What to do: Extract exactly and only the lines of the data below, starting at the line with "Observed in this" and stopping after the final line.

Dataset extract:
>> begin

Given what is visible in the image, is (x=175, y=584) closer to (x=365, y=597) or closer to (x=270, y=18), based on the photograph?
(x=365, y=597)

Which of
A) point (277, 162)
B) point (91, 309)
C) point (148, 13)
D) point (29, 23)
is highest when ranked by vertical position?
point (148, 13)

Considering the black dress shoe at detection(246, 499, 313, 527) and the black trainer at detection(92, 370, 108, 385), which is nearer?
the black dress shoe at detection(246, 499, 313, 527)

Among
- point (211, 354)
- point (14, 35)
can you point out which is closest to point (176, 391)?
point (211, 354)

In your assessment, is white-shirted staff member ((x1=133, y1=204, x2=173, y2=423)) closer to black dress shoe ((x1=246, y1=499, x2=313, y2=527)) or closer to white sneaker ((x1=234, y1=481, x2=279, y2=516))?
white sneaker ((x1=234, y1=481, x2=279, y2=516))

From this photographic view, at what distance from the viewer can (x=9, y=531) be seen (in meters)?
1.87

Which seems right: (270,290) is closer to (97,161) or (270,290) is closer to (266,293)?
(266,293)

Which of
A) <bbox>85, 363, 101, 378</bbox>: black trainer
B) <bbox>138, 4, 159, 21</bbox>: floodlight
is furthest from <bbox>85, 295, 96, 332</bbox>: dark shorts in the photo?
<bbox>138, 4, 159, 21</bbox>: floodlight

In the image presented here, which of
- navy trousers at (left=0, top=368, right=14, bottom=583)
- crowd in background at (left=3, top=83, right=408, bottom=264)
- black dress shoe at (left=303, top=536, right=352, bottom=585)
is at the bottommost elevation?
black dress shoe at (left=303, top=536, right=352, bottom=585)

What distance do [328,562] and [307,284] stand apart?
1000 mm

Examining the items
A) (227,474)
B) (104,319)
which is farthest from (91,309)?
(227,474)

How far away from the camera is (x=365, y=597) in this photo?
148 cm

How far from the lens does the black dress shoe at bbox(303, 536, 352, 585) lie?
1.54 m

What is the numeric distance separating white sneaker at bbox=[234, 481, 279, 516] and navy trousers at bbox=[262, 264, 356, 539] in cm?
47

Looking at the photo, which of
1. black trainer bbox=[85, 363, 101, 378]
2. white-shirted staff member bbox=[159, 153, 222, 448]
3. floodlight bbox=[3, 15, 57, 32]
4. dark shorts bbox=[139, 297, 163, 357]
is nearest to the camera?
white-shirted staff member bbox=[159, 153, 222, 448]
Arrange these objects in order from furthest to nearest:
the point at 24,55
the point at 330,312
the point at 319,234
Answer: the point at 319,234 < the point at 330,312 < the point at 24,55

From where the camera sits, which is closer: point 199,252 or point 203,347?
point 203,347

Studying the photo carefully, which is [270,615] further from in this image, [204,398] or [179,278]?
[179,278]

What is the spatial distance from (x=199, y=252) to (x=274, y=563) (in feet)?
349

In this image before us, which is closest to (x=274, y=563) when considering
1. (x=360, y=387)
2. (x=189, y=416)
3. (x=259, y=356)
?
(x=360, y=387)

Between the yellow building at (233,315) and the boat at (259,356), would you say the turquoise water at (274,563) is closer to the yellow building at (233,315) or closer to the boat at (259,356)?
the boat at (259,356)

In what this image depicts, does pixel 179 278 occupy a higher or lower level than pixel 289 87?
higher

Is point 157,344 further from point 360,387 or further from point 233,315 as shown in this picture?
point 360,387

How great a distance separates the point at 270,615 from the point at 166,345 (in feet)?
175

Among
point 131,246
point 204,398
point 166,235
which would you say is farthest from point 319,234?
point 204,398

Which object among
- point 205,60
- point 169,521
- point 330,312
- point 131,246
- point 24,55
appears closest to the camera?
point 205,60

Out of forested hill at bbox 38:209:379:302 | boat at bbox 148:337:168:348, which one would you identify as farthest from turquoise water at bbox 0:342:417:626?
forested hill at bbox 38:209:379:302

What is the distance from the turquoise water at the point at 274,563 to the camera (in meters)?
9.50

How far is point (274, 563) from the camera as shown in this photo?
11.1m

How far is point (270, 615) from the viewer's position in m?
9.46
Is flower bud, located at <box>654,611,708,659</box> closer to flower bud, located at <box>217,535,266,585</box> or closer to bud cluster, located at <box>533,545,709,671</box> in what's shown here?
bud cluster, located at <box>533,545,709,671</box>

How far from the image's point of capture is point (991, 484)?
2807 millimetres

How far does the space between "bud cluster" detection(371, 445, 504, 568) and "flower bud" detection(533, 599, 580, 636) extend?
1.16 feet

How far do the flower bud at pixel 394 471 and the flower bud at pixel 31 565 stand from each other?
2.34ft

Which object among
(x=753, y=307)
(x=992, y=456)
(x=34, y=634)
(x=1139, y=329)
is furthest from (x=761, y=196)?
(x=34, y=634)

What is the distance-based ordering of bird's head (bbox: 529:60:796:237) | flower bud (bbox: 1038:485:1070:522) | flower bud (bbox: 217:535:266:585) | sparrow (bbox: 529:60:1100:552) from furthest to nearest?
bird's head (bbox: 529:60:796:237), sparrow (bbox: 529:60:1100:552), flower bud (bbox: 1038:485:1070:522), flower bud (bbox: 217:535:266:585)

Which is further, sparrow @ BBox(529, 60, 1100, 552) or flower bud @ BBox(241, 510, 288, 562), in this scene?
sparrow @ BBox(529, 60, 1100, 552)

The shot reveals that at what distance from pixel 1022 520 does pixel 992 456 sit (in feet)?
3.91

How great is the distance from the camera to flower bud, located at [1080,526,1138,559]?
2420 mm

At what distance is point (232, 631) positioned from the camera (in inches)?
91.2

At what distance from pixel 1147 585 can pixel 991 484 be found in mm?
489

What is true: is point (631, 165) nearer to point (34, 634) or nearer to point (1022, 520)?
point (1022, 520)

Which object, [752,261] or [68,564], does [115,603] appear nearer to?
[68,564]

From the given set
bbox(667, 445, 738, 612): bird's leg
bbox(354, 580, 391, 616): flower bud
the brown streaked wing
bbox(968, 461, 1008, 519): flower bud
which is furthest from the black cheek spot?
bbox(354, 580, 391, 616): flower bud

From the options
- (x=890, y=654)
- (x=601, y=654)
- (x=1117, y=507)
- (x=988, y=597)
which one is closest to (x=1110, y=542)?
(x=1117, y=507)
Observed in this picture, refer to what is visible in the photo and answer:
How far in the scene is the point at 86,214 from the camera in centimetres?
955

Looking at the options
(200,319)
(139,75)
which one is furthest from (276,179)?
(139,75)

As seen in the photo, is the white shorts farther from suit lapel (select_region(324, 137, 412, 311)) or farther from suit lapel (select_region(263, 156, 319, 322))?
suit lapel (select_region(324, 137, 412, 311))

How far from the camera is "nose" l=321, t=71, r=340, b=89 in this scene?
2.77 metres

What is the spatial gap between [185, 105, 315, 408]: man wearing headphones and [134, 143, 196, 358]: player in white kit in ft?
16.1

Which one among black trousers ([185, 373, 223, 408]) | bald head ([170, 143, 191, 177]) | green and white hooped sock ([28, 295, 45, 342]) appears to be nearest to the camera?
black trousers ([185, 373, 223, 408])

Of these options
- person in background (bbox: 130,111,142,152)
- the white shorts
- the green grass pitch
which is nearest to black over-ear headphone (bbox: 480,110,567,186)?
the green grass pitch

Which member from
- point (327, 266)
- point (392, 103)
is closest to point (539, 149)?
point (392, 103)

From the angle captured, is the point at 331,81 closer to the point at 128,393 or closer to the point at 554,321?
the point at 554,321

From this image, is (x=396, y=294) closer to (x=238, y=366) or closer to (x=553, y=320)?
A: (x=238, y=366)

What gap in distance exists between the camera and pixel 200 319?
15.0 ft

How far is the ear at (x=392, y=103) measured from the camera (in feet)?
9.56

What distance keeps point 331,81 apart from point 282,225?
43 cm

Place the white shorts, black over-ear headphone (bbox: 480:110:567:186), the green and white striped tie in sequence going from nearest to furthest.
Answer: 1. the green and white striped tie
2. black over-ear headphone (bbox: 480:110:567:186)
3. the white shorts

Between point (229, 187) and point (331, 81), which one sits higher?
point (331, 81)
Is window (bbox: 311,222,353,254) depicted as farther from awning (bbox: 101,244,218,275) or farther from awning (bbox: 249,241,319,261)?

>> end

Task solution:
Observed in this picture, refer to what is visible in the photo and answer:
How far in the scene is the point at 86,214 from the camera in centimetres?
955

Looking at the options
(200,319)
(139,75)
which one is furthest from (276,179)?
(139,75)

As seen in the photo, is the white shorts farther from suit lapel (select_region(324, 137, 412, 311)) or farther from suit lapel (select_region(263, 156, 319, 322))?
suit lapel (select_region(324, 137, 412, 311))

How far from the camera is "nose" l=321, t=71, r=340, b=89 in this scene?
2.77 metres

What is the spatial gap between [185, 105, 315, 408]: man wearing headphones and [134, 143, 196, 358]: player in white kit in ft?
16.1

Which one among black trousers ([185, 373, 223, 408]) | bald head ([170, 143, 191, 177]) | green and white hooped sock ([28, 295, 45, 342]) appears to be nearest to the camera?
black trousers ([185, 373, 223, 408])

Of these options
- person in background (bbox: 130,111,142,152)
- the white shorts
- the green grass pitch
which is nearest to black over-ear headphone (bbox: 480,110,567,186)?
the green grass pitch

Which member from
- point (327, 266)
- point (392, 103)
is closest to point (539, 149)?
point (392, 103)

From the angle captured, is the point at 331,81 closer to the point at 128,393 or closer to the point at 554,321?
the point at 554,321

From this image, is (x=396, y=294) closer to (x=238, y=366) or closer to (x=553, y=320)?
A: (x=238, y=366)

What gap in distance exists between the camera and pixel 200 319?
15.0 ft

How far is the ear at (x=392, y=103) measured from the camera (in feet)?
9.56

What distance keeps point 331,81 apart from point 282,225?
43 cm

Place the white shorts, black over-ear headphone (bbox: 480:110:567:186), the green and white striped tie in sequence going from nearest to furthest.
Answer: 1. the green and white striped tie
2. black over-ear headphone (bbox: 480:110:567:186)
3. the white shorts

Between point (229, 187) and point (331, 81), which one sits higher?
point (331, 81)
Is window (bbox: 311,222,353,254) depicted as farther from awning (bbox: 101,244,218,275) or farther from awning (bbox: 249,241,319,261)?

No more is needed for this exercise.